Simply put, "Legit" mod authors do NOT do this kind of crap to the community. I am disgusted by this. I do agree that someone should decompile it for our own records of proof. However, I want to thank #7 for bringing this to the light for the gaming community. In my eyes, #7 just saved many people from this headache.

Kill3r needs to clean up his act, but if Zeroy finds something, (Although, Kill3r has already mentioned that he had done it), then I really think we need to gather up the pitchforks, the ramming bar and torches, and take care of Kill3r once and for all.

People need to learn that they are responsible for their actions. Why do we have people in the gaming community that want to egotistically screw people, when all their doing is hurting themselves in the end.

It was rumored that microsoft had a backdoor in one of their Operating Systems in the past, although that was just a rumor, and the rumor went that Microsoft could peer into anyones computer and take it down at will.

But, now we have a Mod Author that can simply do that which is named Kill3r. That is very fitting for his name I might add.

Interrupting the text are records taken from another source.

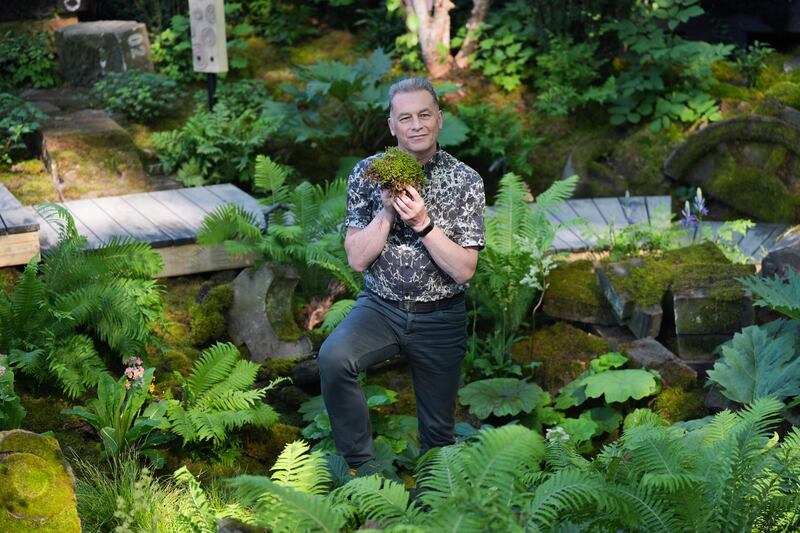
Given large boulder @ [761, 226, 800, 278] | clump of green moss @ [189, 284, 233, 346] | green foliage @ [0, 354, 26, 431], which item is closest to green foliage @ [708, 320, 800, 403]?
large boulder @ [761, 226, 800, 278]

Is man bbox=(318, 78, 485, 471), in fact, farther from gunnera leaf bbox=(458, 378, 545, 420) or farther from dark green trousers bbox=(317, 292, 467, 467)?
gunnera leaf bbox=(458, 378, 545, 420)

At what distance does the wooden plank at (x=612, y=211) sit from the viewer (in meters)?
7.88

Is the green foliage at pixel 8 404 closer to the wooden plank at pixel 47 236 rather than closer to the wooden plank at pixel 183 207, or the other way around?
the wooden plank at pixel 47 236

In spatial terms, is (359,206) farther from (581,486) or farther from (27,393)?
(27,393)

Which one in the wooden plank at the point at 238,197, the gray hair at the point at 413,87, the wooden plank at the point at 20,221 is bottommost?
the wooden plank at the point at 238,197

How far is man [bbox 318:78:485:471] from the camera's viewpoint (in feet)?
14.1

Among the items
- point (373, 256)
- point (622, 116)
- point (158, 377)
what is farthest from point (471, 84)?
point (373, 256)

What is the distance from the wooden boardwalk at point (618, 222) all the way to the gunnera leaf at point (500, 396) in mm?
Result: 1581

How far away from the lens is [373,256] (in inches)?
170

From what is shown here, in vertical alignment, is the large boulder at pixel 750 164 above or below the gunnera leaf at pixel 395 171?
below

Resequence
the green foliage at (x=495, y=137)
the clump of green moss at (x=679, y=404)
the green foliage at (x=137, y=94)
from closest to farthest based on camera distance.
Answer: the clump of green moss at (x=679, y=404), the green foliage at (x=495, y=137), the green foliage at (x=137, y=94)

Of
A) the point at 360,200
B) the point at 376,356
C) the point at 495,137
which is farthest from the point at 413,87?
the point at 495,137

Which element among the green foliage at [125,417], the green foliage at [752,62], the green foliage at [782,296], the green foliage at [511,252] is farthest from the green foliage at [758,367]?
the green foliage at [752,62]

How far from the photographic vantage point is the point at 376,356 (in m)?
4.38
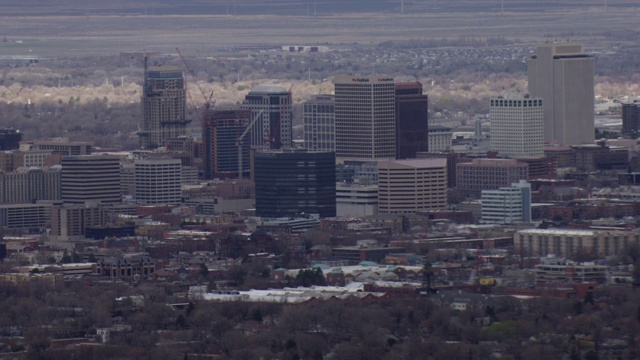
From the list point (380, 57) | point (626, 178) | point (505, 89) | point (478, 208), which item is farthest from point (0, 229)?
point (380, 57)

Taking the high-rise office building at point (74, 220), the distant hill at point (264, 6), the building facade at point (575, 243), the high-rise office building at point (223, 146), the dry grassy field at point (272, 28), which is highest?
the distant hill at point (264, 6)

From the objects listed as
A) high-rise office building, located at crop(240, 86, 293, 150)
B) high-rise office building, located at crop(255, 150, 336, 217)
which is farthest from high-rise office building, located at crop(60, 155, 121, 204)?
high-rise office building, located at crop(240, 86, 293, 150)

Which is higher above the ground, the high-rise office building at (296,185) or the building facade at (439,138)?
the building facade at (439,138)

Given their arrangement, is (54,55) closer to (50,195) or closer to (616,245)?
(50,195)

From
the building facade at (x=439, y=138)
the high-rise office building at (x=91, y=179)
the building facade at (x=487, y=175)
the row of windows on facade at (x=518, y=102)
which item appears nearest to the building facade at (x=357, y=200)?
the building facade at (x=487, y=175)

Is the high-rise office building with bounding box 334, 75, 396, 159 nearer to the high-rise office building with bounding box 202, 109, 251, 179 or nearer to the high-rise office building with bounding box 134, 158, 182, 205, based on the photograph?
the high-rise office building with bounding box 202, 109, 251, 179

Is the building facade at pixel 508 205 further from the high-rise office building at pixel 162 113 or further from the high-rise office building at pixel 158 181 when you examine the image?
the high-rise office building at pixel 162 113

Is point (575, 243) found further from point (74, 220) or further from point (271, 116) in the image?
point (271, 116)
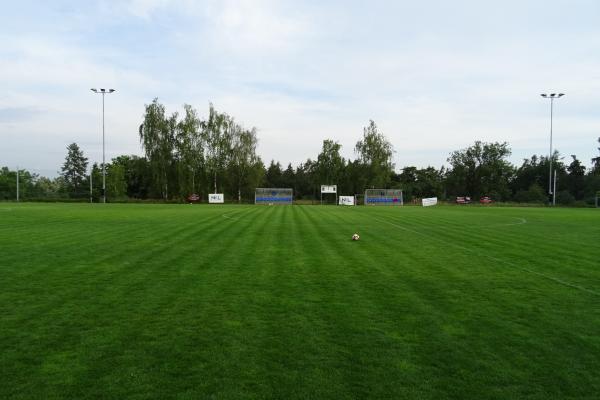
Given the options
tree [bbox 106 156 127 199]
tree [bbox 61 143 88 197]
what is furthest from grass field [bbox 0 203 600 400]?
tree [bbox 61 143 88 197]

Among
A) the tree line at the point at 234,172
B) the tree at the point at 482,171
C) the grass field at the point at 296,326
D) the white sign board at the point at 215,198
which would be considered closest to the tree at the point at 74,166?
the tree line at the point at 234,172

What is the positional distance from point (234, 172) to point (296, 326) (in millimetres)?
66870

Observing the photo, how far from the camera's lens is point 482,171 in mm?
88188

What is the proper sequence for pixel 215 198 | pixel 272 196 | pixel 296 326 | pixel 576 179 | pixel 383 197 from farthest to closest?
1. pixel 576 179
2. pixel 215 198
3. pixel 383 197
4. pixel 272 196
5. pixel 296 326

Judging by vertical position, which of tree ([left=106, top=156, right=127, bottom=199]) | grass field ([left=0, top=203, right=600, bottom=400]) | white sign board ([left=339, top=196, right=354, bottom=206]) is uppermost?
tree ([left=106, top=156, right=127, bottom=199])

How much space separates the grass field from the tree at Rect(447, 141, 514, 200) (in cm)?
8401

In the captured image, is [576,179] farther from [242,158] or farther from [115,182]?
[115,182]

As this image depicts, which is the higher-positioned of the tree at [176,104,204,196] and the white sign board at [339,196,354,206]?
the tree at [176,104,204,196]

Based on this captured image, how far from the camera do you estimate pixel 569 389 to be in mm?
3598

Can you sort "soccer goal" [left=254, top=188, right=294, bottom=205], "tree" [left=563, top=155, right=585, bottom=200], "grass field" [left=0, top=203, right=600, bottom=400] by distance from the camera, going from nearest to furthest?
1. "grass field" [left=0, top=203, right=600, bottom=400]
2. "soccer goal" [left=254, top=188, right=294, bottom=205]
3. "tree" [left=563, top=155, right=585, bottom=200]

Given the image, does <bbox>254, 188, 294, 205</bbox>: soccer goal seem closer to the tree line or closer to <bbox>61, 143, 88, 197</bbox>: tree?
the tree line

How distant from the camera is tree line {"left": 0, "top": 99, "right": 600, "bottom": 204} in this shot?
68312 millimetres

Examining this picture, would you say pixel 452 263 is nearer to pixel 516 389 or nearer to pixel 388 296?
pixel 388 296

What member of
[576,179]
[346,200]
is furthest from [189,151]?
[576,179]
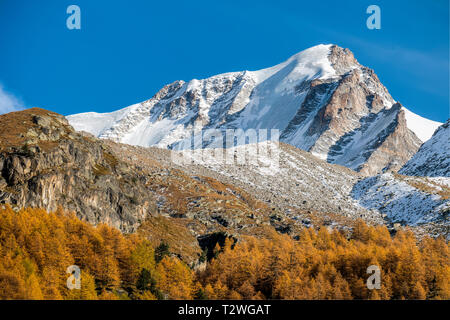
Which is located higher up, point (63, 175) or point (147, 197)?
point (147, 197)

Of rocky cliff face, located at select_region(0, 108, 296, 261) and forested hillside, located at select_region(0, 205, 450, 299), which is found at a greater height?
rocky cliff face, located at select_region(0, 108, 296, 261)

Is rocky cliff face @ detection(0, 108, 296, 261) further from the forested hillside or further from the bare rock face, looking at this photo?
the forested hillside

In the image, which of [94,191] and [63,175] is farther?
[94,191]

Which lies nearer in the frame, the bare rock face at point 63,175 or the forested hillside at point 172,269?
the forested hillside at point 172,269

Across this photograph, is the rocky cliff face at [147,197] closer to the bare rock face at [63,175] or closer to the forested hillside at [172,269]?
the bare rock face at [63,175]

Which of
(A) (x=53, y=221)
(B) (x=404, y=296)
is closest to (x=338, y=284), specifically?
(B) (x=404, y=296)

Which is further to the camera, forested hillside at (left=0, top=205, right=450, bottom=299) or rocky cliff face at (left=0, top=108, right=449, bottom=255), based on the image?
rocky cliff face at (left=0, top=108, right=449, bottom=255)

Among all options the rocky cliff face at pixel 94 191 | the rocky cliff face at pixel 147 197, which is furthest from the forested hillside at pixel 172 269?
the rocky cliff face at pixel 147 197

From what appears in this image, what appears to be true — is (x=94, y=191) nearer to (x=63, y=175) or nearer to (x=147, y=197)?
(x=63, y=175)

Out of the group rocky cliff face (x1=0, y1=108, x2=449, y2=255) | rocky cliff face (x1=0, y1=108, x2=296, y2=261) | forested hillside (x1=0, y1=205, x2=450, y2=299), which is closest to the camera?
forested hillside (x1=0, y1=205, x2=450, y2=299)

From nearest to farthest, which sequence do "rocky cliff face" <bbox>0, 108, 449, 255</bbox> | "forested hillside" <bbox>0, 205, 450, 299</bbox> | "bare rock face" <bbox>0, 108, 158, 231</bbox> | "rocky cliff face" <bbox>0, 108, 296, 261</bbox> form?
1. "forested hillside" <bbox>0, 205, 450, 299</bbox>
2. "bare rock face" <bbox>0, 108, 158, 231</bbox>
3. "rocky cliff face" <bbox>0, 108, 296, 261</bbox>
4. "rocky cliff face" <bbox>0, 108, 449, 255</bbox>

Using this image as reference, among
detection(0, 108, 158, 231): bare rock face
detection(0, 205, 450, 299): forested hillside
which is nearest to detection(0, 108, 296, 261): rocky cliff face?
detection(0, 108, 158, 231): bare rock face

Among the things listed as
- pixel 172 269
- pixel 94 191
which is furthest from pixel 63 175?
pixel 172 269

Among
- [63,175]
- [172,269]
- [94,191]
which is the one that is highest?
[63,175]
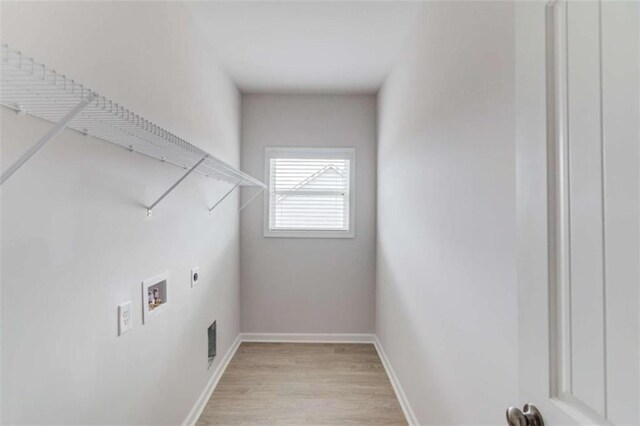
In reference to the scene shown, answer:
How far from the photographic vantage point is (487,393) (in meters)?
1.17

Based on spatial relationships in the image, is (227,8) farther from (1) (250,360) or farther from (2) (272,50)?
(1) (250,360)

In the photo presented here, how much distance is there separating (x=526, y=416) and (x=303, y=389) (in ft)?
6.71

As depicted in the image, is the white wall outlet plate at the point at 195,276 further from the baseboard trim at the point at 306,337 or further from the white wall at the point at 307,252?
the baseboard trim at the point at 306,337

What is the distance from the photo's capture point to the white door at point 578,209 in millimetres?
502

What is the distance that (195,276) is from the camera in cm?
213

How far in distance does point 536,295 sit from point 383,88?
109 inches

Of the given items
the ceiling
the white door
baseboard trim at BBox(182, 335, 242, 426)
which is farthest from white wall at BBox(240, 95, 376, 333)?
the white door

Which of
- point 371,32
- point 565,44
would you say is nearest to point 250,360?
point 371,32

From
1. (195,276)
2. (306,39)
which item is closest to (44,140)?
(195,276)

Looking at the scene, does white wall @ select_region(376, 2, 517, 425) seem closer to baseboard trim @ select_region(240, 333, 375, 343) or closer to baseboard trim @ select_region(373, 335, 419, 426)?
baseboard trim @ select_region(373, 335, 419, 426)

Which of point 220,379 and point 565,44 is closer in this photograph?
point 565,44

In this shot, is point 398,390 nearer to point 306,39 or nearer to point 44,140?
point 44,140

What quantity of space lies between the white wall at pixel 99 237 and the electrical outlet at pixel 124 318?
27mm

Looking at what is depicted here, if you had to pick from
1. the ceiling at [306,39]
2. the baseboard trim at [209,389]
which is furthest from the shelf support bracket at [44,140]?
the baseboard trim at [209,389]
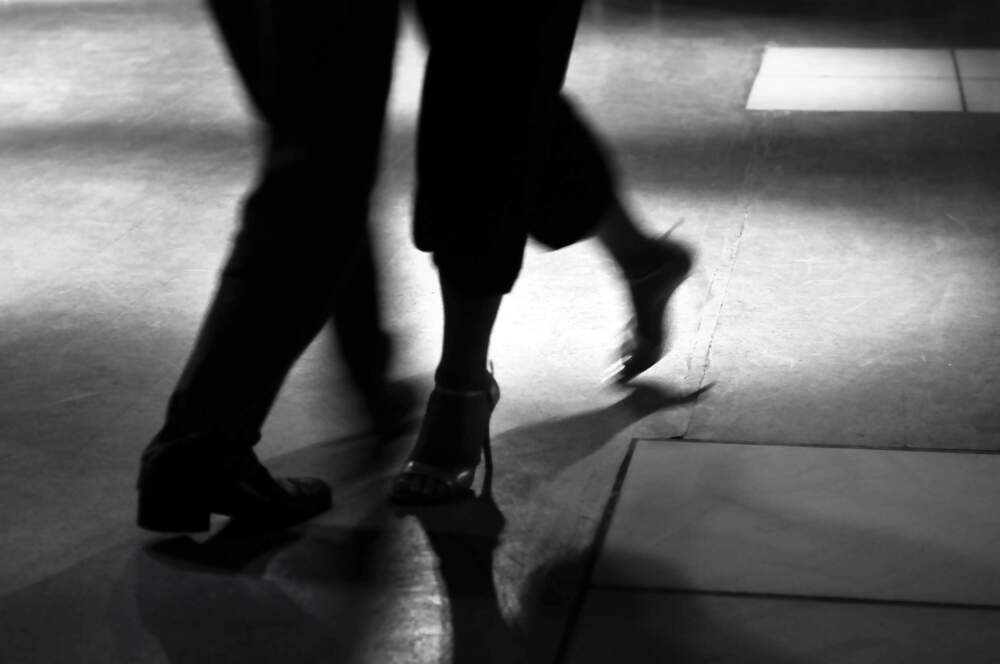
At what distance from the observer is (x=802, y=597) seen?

Is there really anything that can justify this? Maybe, I'm just overreacting... But, I agree Outlaw the dude.

[Mike_Nomad]

Perhaps, as part of the RGN Developers Team duties, we should consider a MOD and MAP certification team... one that checks and certifies that mods and maps are safe.

[superman]

That is perfect idea Mike. Three options to that idea might be:

1) Just you send out the certifications.
2) Just you and Tally send out the certification
3) Or have a panel of Mod Authors, that must approve of a certain Mod that is being designed for certification purposes.

[zeroy]

Quote:

Originally Posted by superman

That is perfect idea Mike. Three options to that idea might be:

1) Just you send out the certifications.
2) Just you and Tally send out the certification
3) Or have a panel of Mod Authors, that must approve of a certain Mod that is being designed for certification purposes.

While i agree with the idea it would imply getting the Source of the mod/maps GSCs, something not all modders/mappers will want to do. then again, if they arent prepared to be transparent they might have something to hide.

Not an easy one but definetly an idea here!